FIG. 1 is a vertical sectional view from the front of an automatic tool changer for illustrating an indexing mechanism of the automatic tool changer of the present invention.

FIG. 2 is a plan view showing a cross section of the automatic tool changer of FIG.

FIG. 3 is a vertical sectional view taken along a line III-III in FIG. 1 from the right side.

FIG. 4 is a simplified view showing a cam surface of a cam and movements of each lever, link, and cam follower.

FIG. 5 is a diagram showing an example of a composite cam including a cam and a roller gear cam.

FIG. 6 is a graph showing an example of timing of forward and backward movement and turning of a tool changing arm.

FIG. 7 is a schematic view showing the entirety of a conventional automatic tool changer.
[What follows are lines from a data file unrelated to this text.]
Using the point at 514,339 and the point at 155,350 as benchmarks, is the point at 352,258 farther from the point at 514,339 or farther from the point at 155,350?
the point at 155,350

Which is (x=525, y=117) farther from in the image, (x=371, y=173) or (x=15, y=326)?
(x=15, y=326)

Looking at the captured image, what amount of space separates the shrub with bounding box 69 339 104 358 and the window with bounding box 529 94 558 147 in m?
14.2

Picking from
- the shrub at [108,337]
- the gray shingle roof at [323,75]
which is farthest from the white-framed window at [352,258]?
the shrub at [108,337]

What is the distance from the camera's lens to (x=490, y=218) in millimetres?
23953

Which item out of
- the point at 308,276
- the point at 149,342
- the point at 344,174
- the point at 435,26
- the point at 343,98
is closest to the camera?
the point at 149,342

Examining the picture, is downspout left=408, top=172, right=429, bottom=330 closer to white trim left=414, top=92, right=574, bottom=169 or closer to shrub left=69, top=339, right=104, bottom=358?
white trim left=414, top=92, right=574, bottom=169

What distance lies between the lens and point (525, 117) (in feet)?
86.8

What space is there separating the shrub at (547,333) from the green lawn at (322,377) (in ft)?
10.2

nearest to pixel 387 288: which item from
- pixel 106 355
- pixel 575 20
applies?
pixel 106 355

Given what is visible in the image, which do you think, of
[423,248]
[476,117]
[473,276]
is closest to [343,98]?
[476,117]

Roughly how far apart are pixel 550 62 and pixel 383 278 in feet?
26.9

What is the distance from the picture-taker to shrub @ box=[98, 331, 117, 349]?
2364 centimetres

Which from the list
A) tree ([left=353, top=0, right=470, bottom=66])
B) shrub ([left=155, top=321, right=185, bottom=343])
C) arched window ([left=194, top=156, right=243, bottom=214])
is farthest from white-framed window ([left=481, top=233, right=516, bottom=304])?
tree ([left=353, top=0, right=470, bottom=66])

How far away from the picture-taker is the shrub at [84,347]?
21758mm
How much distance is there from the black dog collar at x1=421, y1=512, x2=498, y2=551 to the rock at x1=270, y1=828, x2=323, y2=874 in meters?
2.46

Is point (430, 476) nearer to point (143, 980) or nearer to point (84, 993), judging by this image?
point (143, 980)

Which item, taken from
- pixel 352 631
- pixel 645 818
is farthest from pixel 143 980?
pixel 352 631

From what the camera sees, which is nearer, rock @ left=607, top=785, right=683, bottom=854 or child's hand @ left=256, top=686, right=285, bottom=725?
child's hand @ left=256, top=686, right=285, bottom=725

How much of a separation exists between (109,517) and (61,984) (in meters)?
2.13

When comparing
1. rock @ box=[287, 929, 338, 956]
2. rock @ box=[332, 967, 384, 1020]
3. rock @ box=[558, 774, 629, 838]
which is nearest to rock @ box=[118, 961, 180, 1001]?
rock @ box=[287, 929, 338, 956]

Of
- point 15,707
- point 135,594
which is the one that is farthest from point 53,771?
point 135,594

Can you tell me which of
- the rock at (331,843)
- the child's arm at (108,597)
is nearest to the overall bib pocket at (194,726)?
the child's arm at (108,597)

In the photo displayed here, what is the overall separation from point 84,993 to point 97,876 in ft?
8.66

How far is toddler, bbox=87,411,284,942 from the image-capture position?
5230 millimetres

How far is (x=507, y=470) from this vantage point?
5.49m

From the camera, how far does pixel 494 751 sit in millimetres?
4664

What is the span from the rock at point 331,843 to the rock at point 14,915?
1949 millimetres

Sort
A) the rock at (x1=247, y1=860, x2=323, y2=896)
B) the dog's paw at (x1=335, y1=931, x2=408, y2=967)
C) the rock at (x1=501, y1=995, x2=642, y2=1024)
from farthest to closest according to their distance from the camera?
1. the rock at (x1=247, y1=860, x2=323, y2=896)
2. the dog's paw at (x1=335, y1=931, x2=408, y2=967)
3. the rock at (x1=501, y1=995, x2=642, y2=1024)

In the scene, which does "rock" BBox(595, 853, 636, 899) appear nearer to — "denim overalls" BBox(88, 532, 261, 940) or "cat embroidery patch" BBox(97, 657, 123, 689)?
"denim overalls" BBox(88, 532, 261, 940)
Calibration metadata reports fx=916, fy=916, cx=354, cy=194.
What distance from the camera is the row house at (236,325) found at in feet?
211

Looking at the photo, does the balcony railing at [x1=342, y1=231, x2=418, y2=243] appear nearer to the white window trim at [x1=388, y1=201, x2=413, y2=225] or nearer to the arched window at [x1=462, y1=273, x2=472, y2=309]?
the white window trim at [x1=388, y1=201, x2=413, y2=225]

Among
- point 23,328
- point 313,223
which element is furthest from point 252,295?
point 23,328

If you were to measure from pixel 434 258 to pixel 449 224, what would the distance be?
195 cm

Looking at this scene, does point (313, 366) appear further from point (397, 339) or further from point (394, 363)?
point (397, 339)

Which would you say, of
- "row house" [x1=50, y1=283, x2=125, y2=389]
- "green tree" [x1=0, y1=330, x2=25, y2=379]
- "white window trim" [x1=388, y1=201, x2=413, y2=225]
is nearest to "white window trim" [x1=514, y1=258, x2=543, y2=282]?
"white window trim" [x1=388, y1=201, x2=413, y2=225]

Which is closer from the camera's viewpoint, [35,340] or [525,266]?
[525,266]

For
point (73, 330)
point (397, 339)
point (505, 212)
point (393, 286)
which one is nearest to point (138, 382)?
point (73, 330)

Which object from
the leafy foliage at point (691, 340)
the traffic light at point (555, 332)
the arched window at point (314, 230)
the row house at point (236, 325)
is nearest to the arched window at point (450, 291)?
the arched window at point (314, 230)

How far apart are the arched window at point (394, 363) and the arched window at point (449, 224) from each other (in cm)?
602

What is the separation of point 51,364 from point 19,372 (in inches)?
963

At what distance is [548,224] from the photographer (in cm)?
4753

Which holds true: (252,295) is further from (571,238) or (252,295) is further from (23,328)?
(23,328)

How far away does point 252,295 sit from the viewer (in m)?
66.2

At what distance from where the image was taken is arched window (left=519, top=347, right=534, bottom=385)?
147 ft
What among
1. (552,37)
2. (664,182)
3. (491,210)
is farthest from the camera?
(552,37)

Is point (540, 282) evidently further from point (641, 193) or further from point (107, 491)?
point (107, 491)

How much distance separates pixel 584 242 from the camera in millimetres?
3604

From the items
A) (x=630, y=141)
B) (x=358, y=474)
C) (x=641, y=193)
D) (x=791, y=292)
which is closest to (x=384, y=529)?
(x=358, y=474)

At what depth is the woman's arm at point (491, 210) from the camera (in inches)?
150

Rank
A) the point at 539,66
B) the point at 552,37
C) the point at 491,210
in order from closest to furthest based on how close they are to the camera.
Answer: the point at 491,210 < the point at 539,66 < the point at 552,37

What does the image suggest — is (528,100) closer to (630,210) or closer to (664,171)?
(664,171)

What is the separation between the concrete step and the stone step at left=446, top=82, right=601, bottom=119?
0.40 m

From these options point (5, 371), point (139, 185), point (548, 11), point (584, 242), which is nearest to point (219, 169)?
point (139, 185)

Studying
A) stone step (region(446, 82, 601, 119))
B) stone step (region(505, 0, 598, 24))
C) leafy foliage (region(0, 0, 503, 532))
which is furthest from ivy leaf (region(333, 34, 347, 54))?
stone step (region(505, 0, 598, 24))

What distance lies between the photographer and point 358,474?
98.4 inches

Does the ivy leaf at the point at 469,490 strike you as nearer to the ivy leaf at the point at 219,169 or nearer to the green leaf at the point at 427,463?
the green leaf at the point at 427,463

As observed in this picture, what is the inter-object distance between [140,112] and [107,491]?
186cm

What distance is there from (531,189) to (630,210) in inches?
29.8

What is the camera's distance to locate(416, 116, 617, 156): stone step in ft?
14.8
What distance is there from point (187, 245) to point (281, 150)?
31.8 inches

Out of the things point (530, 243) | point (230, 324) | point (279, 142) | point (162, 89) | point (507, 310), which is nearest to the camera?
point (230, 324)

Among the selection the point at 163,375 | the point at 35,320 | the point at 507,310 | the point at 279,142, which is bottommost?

FIG. 8 is a longitudinal sectional view showing a conventional spindle drive device.

[Explanation of symbols]

 DESCRIPTION OF SYMBOLS 1 Indexing mechanism 2 Cam mechanism 3 Stopper mechanism 4 Stopper pin 5 Disc spring 6 Screw member 7 Cam part 45 Tool changing arm 46 Center axis (shaft) 50 Automatic tool changing device

Claims (3)

[Claims] 1. An indexing mechanism for an automatic tool changing apparatus, wherein a tool holder holding a tool to be changed is changed by a tool changing arm and the tool changing arm is indexed by a cam mechanism. An indexing mechanism for an automatic tool changer, wherein a stopper mechanism is provided at a rear portion of a shaft integrated with the tool changing arm, and the stopper mechanism performs positioning and shock absorption of the tool changing arm. 2. An indexing mechanism for an automatic tool changer according to claim 1, wherein said cam mechanism has two cam portions, and performs forward and backward movement and turning of said tool changing arm. 3. The indexing mechanism according to claim 1, wherein said stopper mechanism includes a stopper pin, a disc spring, and a screw member for adjusting a buffer stroke.